*Exercise prompt*
Collect and copy every line in the items below that contains the string "camera", treating uppercase and lowercase as different.

*Records provided*
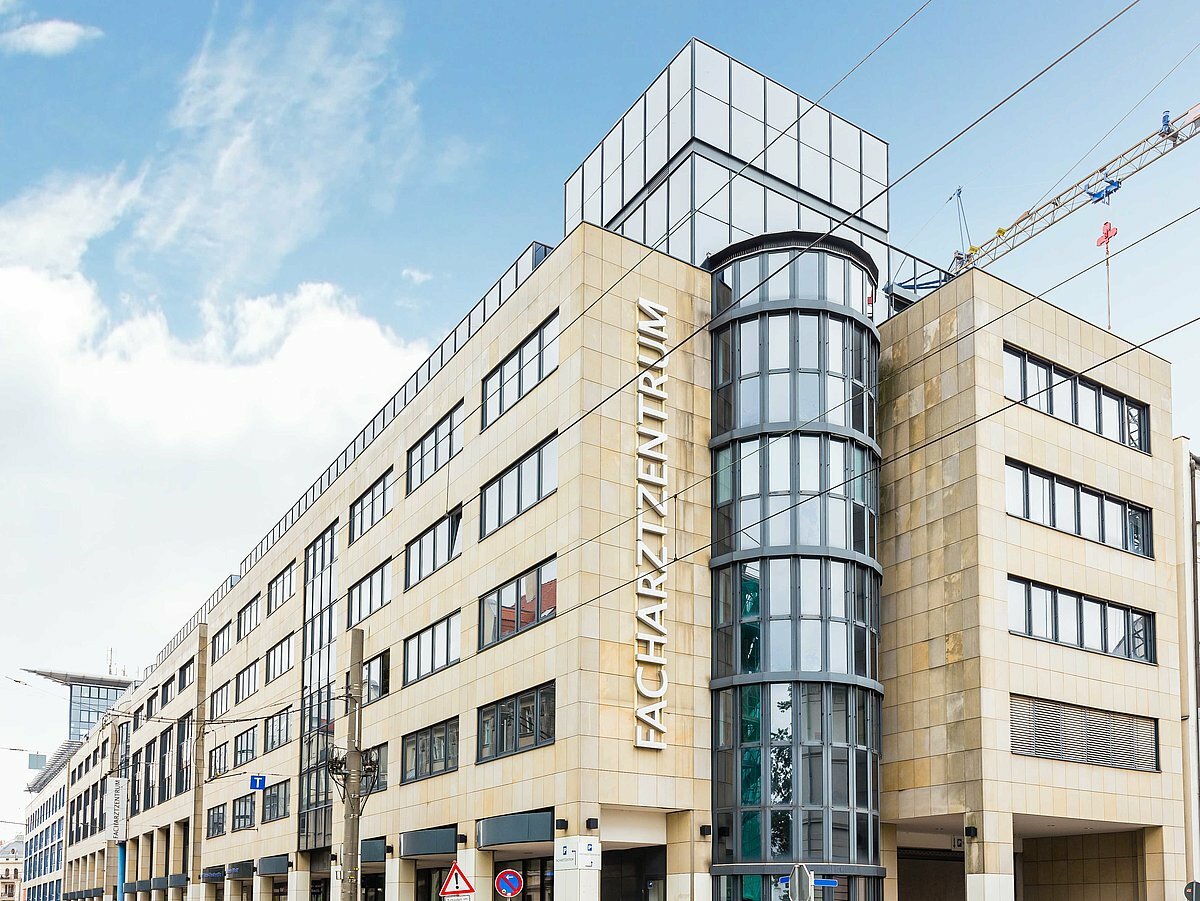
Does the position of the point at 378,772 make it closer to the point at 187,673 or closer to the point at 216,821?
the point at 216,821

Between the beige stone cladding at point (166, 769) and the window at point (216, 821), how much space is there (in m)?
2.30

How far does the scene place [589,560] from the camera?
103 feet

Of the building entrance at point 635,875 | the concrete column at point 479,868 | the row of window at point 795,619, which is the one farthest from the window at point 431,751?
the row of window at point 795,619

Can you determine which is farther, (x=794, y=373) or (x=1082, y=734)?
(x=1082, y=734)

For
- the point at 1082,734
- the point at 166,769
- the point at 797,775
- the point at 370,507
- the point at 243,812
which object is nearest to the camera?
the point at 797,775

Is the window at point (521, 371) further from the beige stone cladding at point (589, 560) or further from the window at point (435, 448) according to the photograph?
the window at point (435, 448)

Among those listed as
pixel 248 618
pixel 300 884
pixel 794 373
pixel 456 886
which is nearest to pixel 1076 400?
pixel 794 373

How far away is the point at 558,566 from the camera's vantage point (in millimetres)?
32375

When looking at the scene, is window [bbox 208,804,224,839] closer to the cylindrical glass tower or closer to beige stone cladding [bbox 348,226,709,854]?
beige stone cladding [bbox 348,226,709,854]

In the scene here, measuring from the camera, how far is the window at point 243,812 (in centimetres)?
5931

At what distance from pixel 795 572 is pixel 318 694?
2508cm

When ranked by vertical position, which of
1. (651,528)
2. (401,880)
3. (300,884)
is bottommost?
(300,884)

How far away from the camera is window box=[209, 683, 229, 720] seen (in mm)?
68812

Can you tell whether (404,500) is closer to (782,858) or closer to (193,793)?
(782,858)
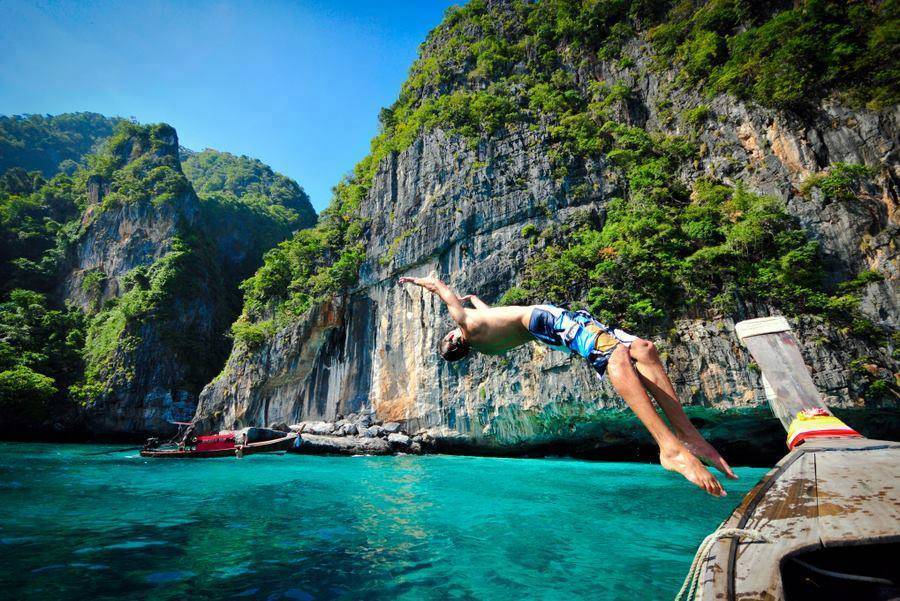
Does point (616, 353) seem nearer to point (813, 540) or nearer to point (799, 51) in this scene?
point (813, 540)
--
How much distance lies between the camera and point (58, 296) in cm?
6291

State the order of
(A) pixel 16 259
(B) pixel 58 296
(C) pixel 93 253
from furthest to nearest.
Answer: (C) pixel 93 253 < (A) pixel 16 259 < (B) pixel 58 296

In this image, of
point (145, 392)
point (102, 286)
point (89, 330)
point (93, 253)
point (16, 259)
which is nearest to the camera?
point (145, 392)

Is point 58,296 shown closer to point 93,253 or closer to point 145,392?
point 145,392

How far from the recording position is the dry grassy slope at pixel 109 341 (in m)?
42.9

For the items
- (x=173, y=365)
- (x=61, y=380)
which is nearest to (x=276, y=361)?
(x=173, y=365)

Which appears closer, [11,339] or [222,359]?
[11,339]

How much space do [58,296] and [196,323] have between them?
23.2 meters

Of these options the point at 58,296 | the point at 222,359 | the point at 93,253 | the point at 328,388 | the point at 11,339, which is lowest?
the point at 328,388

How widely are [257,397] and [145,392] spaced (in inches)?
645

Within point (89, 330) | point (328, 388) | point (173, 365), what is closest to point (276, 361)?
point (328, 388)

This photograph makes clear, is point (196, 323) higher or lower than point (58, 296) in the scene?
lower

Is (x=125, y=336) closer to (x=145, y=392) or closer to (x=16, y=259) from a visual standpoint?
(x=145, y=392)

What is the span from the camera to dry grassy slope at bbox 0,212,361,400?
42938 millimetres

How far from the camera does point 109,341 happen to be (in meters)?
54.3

*Exercise answer*
How far does the scene place [589,560] from the camera?
which object is nearest to the camera?
How far away is the point at 558,566 from the camera's vantage point (in millimetres)?
In the scene here, measuring from the camera, how far is the window at point 243,812 (in centimetres)?
How far away from the camera is window box=[209, 683, 229, 720] seen (in mm)?
How much distance lies between the camera and point (58, 296) in cm?
which is nearest to the camera?
What is the span from the camera to dry grassy slope at bbox 0,212,361,400?
How far from the camera does point 109,341 happen to be (in meters)?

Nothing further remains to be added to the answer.